Instruction: Copy the entries below word for word, starting at the line that contains "How much distance" and continuing through the last line of the entries, with both ends included.
--
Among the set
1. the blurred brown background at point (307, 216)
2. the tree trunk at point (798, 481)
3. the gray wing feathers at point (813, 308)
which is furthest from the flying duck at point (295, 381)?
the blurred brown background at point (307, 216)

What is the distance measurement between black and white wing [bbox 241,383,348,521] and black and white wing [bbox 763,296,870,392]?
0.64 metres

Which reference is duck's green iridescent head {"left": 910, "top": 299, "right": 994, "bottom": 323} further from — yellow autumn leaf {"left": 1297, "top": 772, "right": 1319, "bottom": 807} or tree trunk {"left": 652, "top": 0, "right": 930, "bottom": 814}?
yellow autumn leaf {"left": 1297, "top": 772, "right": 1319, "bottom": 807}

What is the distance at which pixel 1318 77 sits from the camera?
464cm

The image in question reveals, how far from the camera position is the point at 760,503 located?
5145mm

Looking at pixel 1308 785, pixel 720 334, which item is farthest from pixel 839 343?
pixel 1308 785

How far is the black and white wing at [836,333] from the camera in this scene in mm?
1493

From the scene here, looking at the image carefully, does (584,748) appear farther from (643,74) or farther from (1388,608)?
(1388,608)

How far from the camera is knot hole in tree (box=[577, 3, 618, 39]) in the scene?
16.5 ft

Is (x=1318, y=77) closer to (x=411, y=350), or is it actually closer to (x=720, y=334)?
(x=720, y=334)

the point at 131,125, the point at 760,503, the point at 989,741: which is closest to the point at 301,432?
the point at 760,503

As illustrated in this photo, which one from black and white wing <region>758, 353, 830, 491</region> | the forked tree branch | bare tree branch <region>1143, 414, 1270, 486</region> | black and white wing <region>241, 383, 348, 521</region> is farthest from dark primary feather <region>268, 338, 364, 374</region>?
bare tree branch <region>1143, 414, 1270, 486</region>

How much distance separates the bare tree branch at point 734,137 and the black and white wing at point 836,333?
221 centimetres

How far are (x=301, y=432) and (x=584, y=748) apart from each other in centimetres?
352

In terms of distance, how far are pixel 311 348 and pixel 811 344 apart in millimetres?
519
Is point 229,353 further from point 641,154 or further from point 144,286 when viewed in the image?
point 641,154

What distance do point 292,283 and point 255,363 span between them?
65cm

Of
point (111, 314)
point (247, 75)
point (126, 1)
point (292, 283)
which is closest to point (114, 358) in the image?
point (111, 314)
--
Finished exercise:
How much distance separates the bare tree branch at point 734,137 and the black and white wing at point 836,333?
221 centimetres

How far are (x=301, y=432) and (x=584, y=748) apart from each other in centimetres?
352

In terms of distance, how far are pixel 311 348 and pixel 811 344 apart in millimetres?
519
Is point 229,353 further from point 641,154 or further from point 144,286 when viewed in the image?
point 641,154

What distance do point 292,283 and point 255,363 span between them?
65cm

Of
point (111, 314)
point (247, 75)
point (126, 1)
point (292, 283)
which is closest to point (114, 358) in the image?
point (111, 314)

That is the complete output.